Yeah ... I have a local copy which adds the port for just that sort of
testing.
If we add the port and do nothing else, all existing replications in
production will re-synchronize from zero. That could take weeks for
large deloyments.
Perhaps we could look for the replication doc which includes the port
in the hash content, and if it's a 404 look for the one that does not?
Adam
On Jun 22, 2010, at 4:37 PM, Robert Newson <[email protected]>
wrote:
All,
I was testing some clustering code locally and noticed that my
gossip-based state replication was always reporting;
[info] [<0.361.0>] Replication records differ. Scanning histories to
find a common ancestor.
[info] [<0.361.0>] no common ancestry -- performing full replication
I assumed it was my code (since I call couch_rep:replicate directly)
but it wasn't.
it turns out that make_replication_id ignores the port, which was the
only thing that varied when testing a three node system on my laptop.

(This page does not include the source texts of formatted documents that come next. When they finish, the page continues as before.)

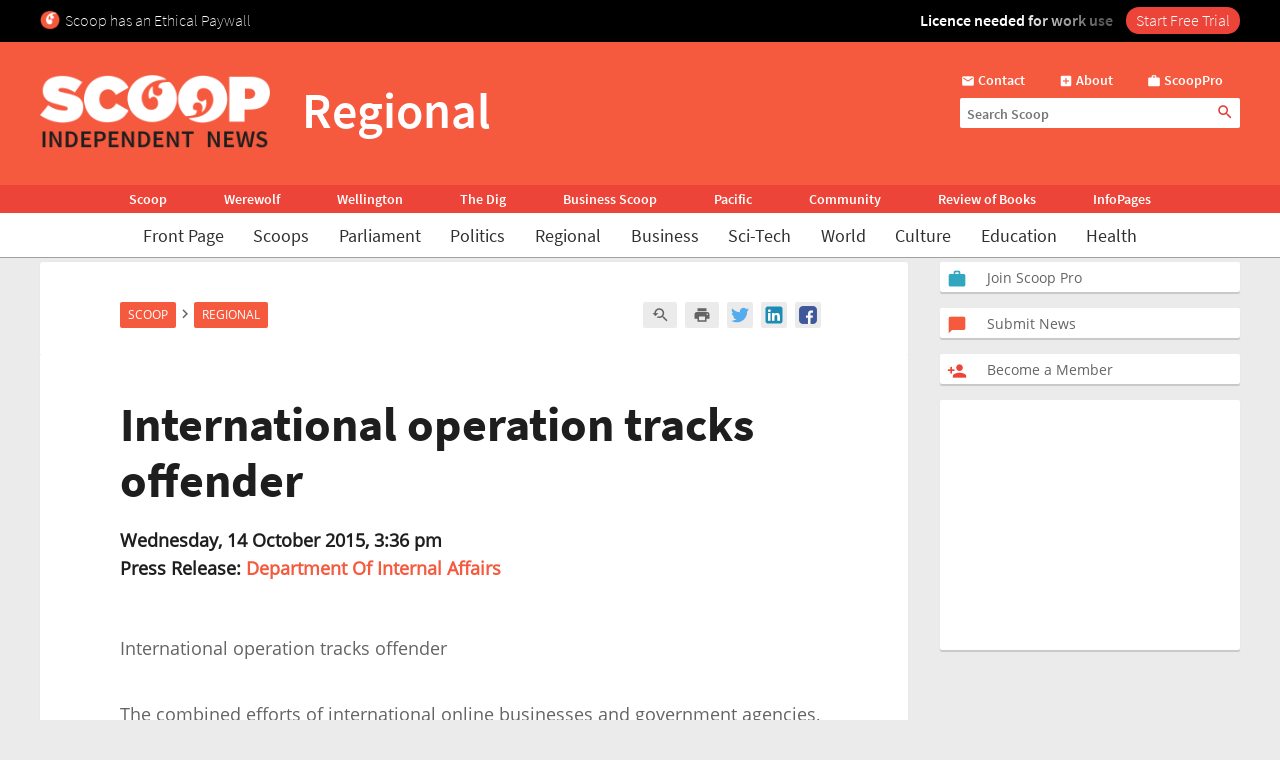

--- FILE ---
content_type: text/html; charset=UTF-8
request_url: https://www.scoop.co.nz/stories/AK1510/S00318/international-operation-tracks-offender.htm
body_size: 2256
content:
<!DOCTYPE html>
<html lang="en">
<head>
    <meta charset="utf-8">
    <meta name="viewport" content="width=device-width, initial-scale=1">
    <title></title>
    <style>
        body {
            font-family: "Arial";
        }
    </style>
    <script type="text/javascript">
    window.awsWafCookieDomainList = [];
    window.gokuProps = {
"key":"AQIDAHjcYu/GjX+QlghicBgQ/7bFaQZ+m5FKCMDnO+vTbNg96AF9ZO7knldUHP8/4v89DrtSAAAAfjB8BgkqhkiG9w0BBwagbzBtAgEAMGgGCSqGSIb3DQEHATAeBglghkgBZQMEAS4wEQQMdMda3UYhahVsCXvUAgEQgDuVdMhHcUEmAgLaAz3dl+bxRFCsbgw6H8Od+h9kjx73yBqg0YpijoxCxbxmsKvqxC3U9oY9araV+F5RKA==",
          "iv":"D549aAE7jgAAA0Zx",
          "context":"5gk59lINaT2sjb1igNGAVTDxxJMOcyC9NRG8uDFKmD4FuZhSZkkGmhaBZ7sLRxsv49pibbwnCesXHSHxH0SrlHBE+hosJmCTJi5Qznxpk8D+oImpKOmaBRMcWikpBs90fud8jj66cGUFzVBUZcW7PGxIYNtYHgyPZ3fu1/pBCBcEHRspPQ9SGfUL6cohToukuWivbXH0gsFFiQa6jD8Ee0SvTtA0rhEx/ImGqsfGD0q1px8TFt5yz+tU/76gqwkScxmH5bypslytUWu59sRx08Gz3LAXm7Z2V4mSjEXr5bRefAey5GT85/anBxh+Zdmbt914jvAMqO5G8YMhRNig4MlQhs40IhfxSGPgAHzLFpYozrotOW2izSIBAGsG9toGwCUO1Gwpx5hk0wqP2S8OQSzkl/[base64]/SDmpLwy6Tsm2tWYME4HQdzCTcS8OhT0fD2x8KQqAjX0ikRbhHp0Gygk8h5Ik2TQTlWPSh/csNrFP7r9IfvFywXAT+dFerCC9wRove/M/HtUWTjIXyxLsz2BGwb/bF3SqZyj9SgpGMAUyBgNw=="
};
    </script>
    <script src="https://74c0c33c6cb6.2212dd66.us-east-2.token.awswaf.com/74c0c33c6cb6/6bce03ed618d/1a9c5bbc1809/challenge.js"></script>
</head>
<body>
    <div id="challenge-container"></div>
    <script type="text/javascript">
        AwsWafIntegration.saveReferrer();
        AwsWafIntegration.checkForceRefresh().then((forceRefresh) => {
            if (forceRefresh) {
                AwsWafIntegration.forceRefreshToken().then(() => {
                    window.location.reload(true);
                });
            } else {
                AwsWafIntegration.getToken().then(() => {
                    window.location.reload(true);
                });
            }
        });
    </script>
    <noscript>
        <h1>JavaScript is disabled</h1>
        In order to continue, we need to verify that you're not a robot.
        This requires JavaScript. Enable JavaScript and then reload the page.
    </noscript>
</body>
</html>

This caused all the checkpoint documents to get overwritten, forcing
full replication every time.
I'm sure there's a reason ("%% funky algorithm to preserve backwards
compatibility") but I wonder if this could be re-examined? It worries
me that testing multiple couchdb instances locally behaves differently
(actually, incorrectly) than testing multiple couchdb instances on
real, separate hosts.
B.